1. The case is both a helpful reminder of the law of repudiatory breach and the implied duty to co-operate, but also highlights a class of repudiation which parties should focus on as a key risk that can often arise when IT implementations encounter challenges: the breach which amounted to repudiation in these circumstances was one where a party demonstrates an intention to perform, but only in a way which is significantly inconsistent with its contractual obligations – e.g. in this case it was essentially that Simtom would not re-start by the agreed date and sought to impose conditions/questions before any re-start would be contemplated. Care needs to be taken by all parties when dealing with delays/suspensions/re-starts (and especially project re-sets) that they are not inadvertently giving rise to arguments of repudiatory breach.

2. Many of the disputes we see in this space begin at the workshop and requirements setting stage. Sometimes the cause of that is the customer – it does not commit sufficient (or qualified) resources and buy-in (from attending employees or executive sponsors) at the outset and this fundamentally and fatally undermines the success of the project from the start. Equally, the supplier may not dedicate sufficient resources to understanding and documenting the customer’s requirements. Often projects cannot recover. Sufficient investment in the success of the project from all parties is therefore essential (and throughout its duration).

3. A number of disputes we see arise from what is, or is not, agreed in meetings during the implementation phase when the parties are seeking to resolve challenges. Often, those agreements are not properly recorded or not recorded at all, and do not follow change procedures set out in the contract. This gives rise to uncertainty, risk, and disputes, as this case illustrates. Agreed notes of meetings, and following contractual change procedures and governance structures are vital.
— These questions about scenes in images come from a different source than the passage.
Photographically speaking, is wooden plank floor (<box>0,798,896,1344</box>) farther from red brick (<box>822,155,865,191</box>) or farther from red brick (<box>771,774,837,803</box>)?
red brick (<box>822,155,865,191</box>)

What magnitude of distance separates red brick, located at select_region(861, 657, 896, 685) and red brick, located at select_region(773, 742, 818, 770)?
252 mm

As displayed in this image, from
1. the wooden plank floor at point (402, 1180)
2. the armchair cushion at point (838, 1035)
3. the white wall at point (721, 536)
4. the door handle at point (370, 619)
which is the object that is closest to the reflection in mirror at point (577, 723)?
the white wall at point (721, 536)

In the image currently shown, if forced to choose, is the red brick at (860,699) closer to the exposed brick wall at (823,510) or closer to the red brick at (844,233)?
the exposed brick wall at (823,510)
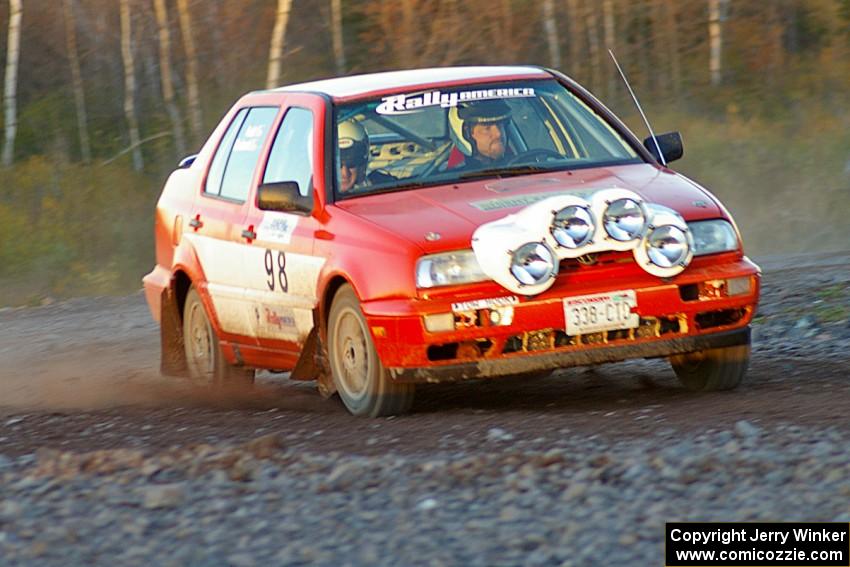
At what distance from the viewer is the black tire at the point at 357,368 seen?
23.6 feet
4. Linked to the point above, progress/status reports, agreed meeting minutes, software development / project management tools, and other project documentation and correspondence all form part of the ‘project narrative’, as to what has happened and who is at fault. It has great evidential value should a dispute occur. However, that narrative can receive disproportionately less attention day to day, creating issues and risk when disputes occur. Witness evidence, as to individuals’ recollection of events, has value, but understandably recollections can diminish the more time that elapses between the events and trial. This makes the contemporaneous documentary record all the more important.

5. Having to rely on a repudiatory breach at common law (as here) rather than a contractual right, introduces risk for the terminating party – a risk of wrongful termination and a claim for damages from the innocent party. Considering the exits and worst case scenarios at the time the contract is being negotiated can remove some of the risk later should the project run into difficulties.